New bill would create payment incentives for the health sector to meet cyber standards

Sen. Mark Warner, shown here at a news conference on March 14. 2024, is looking to incentivize cybersecurity upgrades in the health care industry.

Sen. Mark Warner, shown here at a news conference on March 14. 2024, is looking to incentivize cybersecurity upgrades in the health care industry. Bill Clark/CQ-Roll Call, Inc via Getty Images

The measure led by Sen. Mark Warner, D-Va. comes in the wake of a ransomware attack on UnitedHealth subsidiary Change Healthcare.

A bill introduced Friday would legally enable advanced and accelerated payments to be made to healthcare providers in the event of a cyber incident, so long as the providers and their vendors meet minimum cyber posture standards.

The measure from Senate Intelligence Committee Chair Mark Warner of Virginia was influenced by ongoing recovery efforts caused by a crippling ransomware attack on UnitedHealth subsidiary Change Healthcare, which has paralyzed prescription delivery services and caused other payment logjams at health centers.

The Health Care Cybersecurity Improvement Act would create an incentive for cash to keep flowing to providers during future cyber incidents, provided they meet baseline cybersecurity standards determined by the Secretary of Health and Human Services.

Specifically, the Medicare Hospital Accelerated Payment Program and the Medicare Part B Advance Payment Program would be modified to help providers better adapt to cash crunches brought on by cyber incidents. If a provider’s intermediary was targeted by a cyberattack, that intermediary must also meet minimum standards, according to the bill.
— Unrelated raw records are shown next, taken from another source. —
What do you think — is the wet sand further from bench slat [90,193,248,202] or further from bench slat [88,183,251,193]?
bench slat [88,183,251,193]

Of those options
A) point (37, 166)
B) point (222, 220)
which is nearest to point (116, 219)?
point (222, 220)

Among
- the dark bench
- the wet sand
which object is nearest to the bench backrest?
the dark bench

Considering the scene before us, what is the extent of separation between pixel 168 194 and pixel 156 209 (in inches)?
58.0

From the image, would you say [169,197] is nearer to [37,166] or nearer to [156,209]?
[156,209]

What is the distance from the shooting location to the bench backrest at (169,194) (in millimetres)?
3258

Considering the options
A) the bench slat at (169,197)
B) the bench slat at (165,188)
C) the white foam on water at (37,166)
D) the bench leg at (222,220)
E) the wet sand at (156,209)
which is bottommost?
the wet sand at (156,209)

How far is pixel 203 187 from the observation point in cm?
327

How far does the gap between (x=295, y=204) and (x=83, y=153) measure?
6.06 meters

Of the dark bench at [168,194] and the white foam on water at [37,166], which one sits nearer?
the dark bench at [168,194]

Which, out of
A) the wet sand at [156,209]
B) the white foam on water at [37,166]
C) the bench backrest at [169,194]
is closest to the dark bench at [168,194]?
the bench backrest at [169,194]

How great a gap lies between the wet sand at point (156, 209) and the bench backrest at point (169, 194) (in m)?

The law would take effect two years after enactment to give stakeholders time to adapt.

“I’ve been sounding the alarm about cybersecurity in the health care sector for some time. It was only a matter of time before we saw a major attack that disrupted the ability to care for patients nationwide,” Warner said in a written statement.
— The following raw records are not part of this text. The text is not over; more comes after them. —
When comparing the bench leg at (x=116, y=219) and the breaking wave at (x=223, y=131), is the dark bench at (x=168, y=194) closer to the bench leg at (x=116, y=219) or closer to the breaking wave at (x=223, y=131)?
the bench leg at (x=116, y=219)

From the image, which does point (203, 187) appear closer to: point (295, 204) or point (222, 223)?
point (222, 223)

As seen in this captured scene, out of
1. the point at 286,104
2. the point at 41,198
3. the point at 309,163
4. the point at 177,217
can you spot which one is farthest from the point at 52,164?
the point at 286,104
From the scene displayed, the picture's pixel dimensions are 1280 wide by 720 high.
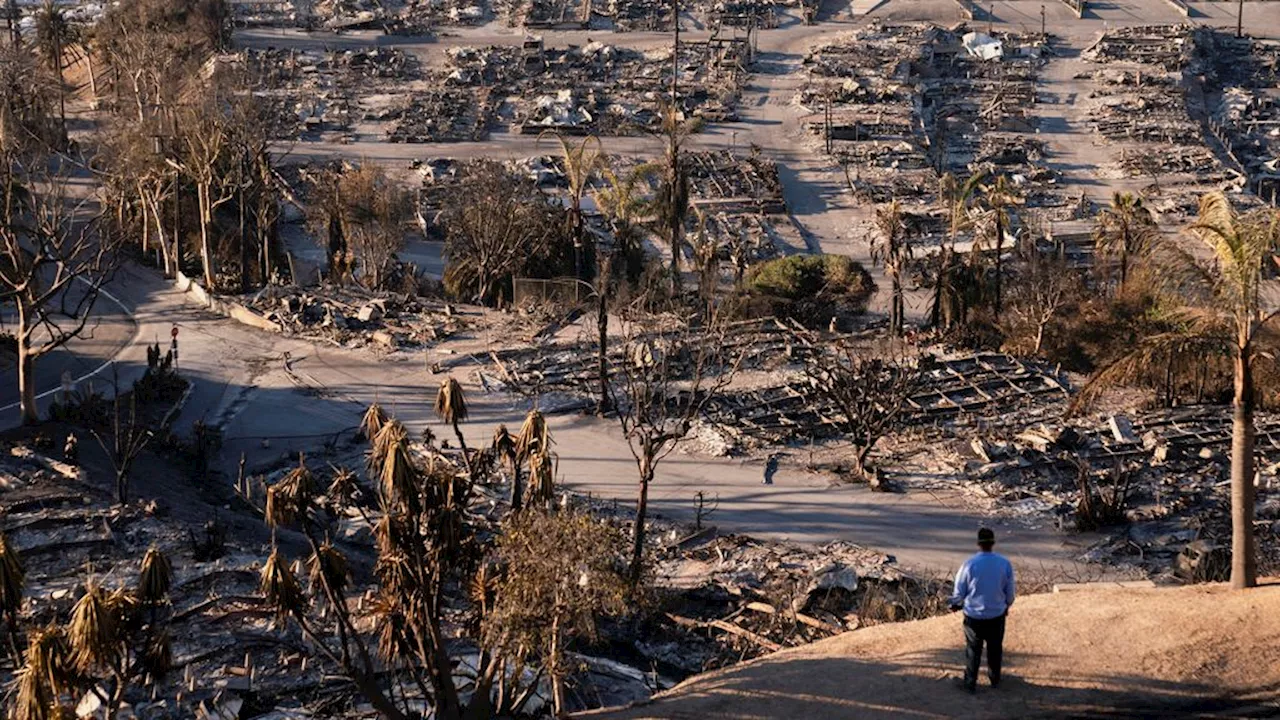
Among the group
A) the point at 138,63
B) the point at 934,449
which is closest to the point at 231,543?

The Feb. 21 attack carried out by the ALPHV/Blackcat hacking gang has delayed prescription fillings and led to cash crunches at clinics and other facilities. The American Healthcare Association said that 94% of hospitals are signaling financial impact from the incident, with some providers losing upwards of $1 billion per day in revenues. Most, but not all systems, have been restored.

Officials have been working to roll out emergency financing plans that would accelerate payments to certain providers and suppliers experiencing shortfalls in funding. Nearly all claims are flowing again, which an HHS official earlier this week called “massive progress” compared to three weeks ago.

HHS’s civil rights office last Wednesday said it is probing UnitedHealth over how it complied with the Health Insurance Portability and Accountability Act, or HIPAA, which is meant to enforce safeguards for patients’ healthcare data.

The agency previously announced steps to enhance cybersecurity standards in existing programs. That includes potentially leveraging the major payer programs at HHS — Medicare and Medicaid — as well as authorities under HIPAA to enforce compliance. 

UnitedHealth CEO Andrew Witty is expected to testify before a Senate panel in the coming weeks, according to reports.